The district plans to start sending home regular updates to tell parents what their kids are doing in school and offer tips for helping apply the lessons at home.
LaQuantis Wadell, a mother of three in her 30s, said it's often difficult for low-income parents to help their kids because they are trying to earn money to support their families.
When she's working, Wadell isn't home to help her children when they need it. But when she isn't working, that creates a problem financially.
Wadell recently lost her job and is considering moving. She said she knows her children need stability, but things haven't panned out like she'd hoped in Rock Hill.
"I hate that kids take their own personal matters, their own life stories, and it kind of intercepts with their ability to get their school work done or to stay on top," she said. "But these are life events that children go through that they can't help."
Wadell helps her children with homework as much as she can. When she's faced with questions she doesn't know the answer to, she asks her niece for help.
Kisha Lockhart, Dondre's mother, said she knows that being involved is the best thing she can do for her kids.
If one of her children does not score proficient on PACT or brings home a bad grade, she immediately calls the school to see what she can do.
"The school is there to help you help the kids, but it's not there as a parent," she said. "You have to be the parent. School is there for one reason and the parent is there for another."

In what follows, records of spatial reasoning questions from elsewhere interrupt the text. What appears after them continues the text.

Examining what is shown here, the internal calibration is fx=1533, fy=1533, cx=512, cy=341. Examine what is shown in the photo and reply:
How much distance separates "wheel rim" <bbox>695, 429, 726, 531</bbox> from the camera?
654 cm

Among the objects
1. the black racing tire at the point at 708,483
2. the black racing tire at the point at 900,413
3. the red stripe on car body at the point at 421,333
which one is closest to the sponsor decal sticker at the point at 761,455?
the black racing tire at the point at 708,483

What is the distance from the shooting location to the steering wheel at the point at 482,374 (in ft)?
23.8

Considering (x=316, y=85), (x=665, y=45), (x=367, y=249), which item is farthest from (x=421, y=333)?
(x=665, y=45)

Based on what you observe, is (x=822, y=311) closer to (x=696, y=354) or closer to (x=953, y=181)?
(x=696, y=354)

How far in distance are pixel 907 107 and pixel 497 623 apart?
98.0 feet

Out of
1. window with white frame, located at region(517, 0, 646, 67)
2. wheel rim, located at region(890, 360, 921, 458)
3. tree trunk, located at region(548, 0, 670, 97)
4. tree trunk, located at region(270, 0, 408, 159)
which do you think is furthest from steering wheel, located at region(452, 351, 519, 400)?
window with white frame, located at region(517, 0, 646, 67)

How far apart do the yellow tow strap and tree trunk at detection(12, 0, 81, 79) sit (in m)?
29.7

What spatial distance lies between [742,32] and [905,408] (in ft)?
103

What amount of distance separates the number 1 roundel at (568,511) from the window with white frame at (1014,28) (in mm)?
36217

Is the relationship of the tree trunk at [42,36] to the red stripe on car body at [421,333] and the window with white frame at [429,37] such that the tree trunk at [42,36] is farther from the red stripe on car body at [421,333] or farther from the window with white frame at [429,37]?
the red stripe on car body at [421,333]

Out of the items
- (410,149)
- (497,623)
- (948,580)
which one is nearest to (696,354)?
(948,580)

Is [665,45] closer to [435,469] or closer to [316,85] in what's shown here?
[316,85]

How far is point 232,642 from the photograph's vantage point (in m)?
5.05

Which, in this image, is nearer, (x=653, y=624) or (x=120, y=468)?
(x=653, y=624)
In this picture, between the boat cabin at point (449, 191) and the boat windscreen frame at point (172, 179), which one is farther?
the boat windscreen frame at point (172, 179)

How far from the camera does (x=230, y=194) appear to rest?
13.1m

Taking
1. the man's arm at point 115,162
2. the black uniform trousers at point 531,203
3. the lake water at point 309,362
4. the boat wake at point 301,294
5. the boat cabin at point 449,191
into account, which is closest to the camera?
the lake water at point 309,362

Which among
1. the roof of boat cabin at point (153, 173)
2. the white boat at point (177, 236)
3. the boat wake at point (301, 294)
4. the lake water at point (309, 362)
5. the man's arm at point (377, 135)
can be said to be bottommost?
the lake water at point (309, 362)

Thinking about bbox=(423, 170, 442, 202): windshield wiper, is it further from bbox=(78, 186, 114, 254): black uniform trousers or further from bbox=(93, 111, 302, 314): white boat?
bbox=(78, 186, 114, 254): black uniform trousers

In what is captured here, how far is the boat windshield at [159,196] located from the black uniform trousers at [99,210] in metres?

Both moms said educational after-school programs would be a huge help.
The achievement gap between low-income and middle class students is not unique to Rock Hill. It exists in districts throughout the state and the country.
In the York school district, it's often smaller. York is a much smaller district than Rock Hill, but has a significantly higher poverty rate.
Superintendent Moody said she talks to York Superintendent Russell Booker almost daily to share ideas and information.
Booker said even though his district has seen pockets of success, overall scores are not where they should be.
"You're really having to go back ... you're having to start with some of the basics: ABCs, things that they ought to know when they get to you," he said. "I'm not saying you can't get them there, but the rate in which you're going to get them there is going to be very different than those kids who come to you and already are where they need to be."
Some strategies Rock Hill uses also are used in York. District staff members serve as elementary or middle school mentors, Booker said.
York has begun using in-house testing to group students according to their understanding of the subject matter. That way, students who need more help can get it while students who are ready to move on can do so. Rock Hill has a similar testing mechanism.
Booker said the focus is on intervening in students' lives early, so they are more likely to succeed.